The problem is that people with the traditional liberal suspicion of computers miss either this fact or fail to grasp its significance. Edwards fails to grasp its significance.
What it means is that on the ground, in the apparently highly controlled mainframe computer rooms, a highly "open" and possibly even "green" for of chaos operated as software (in one noted example) bayed at the moon when it mistook the moon for a missile. This chaos was presented as its opposite in a rhetorical trick which conceals the labor, and in some cases the very existence, of software creation.
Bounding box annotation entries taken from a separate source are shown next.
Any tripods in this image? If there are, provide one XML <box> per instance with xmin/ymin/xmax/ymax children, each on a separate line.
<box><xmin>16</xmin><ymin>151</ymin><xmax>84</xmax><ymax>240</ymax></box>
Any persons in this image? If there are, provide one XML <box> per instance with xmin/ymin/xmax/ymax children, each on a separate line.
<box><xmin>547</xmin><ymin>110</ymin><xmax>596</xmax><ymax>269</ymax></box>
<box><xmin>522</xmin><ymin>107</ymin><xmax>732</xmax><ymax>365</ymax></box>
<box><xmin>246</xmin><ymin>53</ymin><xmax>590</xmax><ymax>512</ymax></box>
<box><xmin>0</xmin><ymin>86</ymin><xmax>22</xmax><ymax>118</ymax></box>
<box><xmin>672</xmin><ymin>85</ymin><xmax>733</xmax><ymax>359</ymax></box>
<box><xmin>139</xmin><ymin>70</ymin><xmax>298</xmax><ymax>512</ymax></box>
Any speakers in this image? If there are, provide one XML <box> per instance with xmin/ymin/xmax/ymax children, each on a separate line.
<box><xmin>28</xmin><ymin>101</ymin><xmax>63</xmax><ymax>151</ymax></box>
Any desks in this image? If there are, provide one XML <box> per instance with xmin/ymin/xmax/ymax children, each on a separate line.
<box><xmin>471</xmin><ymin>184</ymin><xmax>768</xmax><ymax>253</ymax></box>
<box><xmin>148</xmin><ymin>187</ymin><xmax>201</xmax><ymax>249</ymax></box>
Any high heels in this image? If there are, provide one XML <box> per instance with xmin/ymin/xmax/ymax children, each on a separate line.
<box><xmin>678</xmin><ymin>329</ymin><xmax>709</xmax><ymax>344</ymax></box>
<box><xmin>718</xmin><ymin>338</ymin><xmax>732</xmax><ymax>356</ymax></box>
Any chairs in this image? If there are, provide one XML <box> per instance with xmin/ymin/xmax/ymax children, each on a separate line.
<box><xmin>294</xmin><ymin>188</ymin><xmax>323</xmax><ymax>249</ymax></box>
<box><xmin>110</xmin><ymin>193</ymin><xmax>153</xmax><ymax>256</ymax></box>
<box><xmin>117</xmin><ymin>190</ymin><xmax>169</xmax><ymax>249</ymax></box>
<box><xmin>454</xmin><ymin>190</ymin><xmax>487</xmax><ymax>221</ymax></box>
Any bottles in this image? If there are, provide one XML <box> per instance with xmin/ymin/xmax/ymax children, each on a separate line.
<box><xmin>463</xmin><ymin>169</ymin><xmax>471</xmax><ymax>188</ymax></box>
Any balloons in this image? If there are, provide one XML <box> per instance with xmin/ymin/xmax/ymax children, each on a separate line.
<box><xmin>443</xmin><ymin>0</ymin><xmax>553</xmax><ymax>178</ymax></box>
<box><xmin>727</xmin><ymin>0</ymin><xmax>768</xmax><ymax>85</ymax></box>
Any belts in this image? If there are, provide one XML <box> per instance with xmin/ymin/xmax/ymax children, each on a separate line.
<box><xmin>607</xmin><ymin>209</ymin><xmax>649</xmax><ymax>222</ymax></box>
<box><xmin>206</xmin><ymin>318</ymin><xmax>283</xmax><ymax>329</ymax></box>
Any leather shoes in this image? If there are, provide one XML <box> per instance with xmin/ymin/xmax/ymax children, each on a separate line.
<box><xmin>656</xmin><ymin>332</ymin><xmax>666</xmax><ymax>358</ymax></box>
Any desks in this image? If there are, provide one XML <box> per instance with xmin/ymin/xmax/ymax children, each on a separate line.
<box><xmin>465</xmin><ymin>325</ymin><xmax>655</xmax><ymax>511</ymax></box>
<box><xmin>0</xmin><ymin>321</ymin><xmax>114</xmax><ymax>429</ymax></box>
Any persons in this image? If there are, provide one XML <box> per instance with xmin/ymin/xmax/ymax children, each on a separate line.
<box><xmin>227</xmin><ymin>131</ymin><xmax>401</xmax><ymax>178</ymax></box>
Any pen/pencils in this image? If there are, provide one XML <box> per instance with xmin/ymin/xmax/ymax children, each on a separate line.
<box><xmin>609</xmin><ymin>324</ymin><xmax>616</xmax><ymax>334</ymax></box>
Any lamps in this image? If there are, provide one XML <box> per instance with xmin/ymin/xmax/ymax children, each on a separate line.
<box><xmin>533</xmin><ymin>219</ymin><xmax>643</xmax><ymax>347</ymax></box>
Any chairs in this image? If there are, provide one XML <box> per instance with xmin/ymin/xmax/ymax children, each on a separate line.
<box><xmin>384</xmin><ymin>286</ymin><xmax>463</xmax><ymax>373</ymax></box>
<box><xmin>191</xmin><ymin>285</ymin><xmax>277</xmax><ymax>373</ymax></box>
The troubling fact, invisible to humanists outside the field, is that the upper-level administrators of these systems did not really care that they did not work, as long as the public viewed them as a closed and working system. They'd also prefer to conceal the origins of the software that controls these systems in labor and in writing.
Edwards in the main fails to link this rhetorical sleight-of-hand to C. Wright Mills' work in which the general public is systematically deceived, and a white-collar class creates the tools of its own destruction.
The Sage air defense system did not work and did not, in fact, protect the United States from attack: what protected us from attack was the decision of men to back down from macho and nuclear-armed confrontation, including Eisenhower's decision to not back Britain, France and Israel in 1956's Suez crisis and Nikita Krushchev's decision to back down in 1962 over Cuba.
The real technical illusion is not that the closed world is "better than" the green world. It is to not fully close digital worlds but to present them as closed, and to prevent the rules of their closure from public oversight, and control.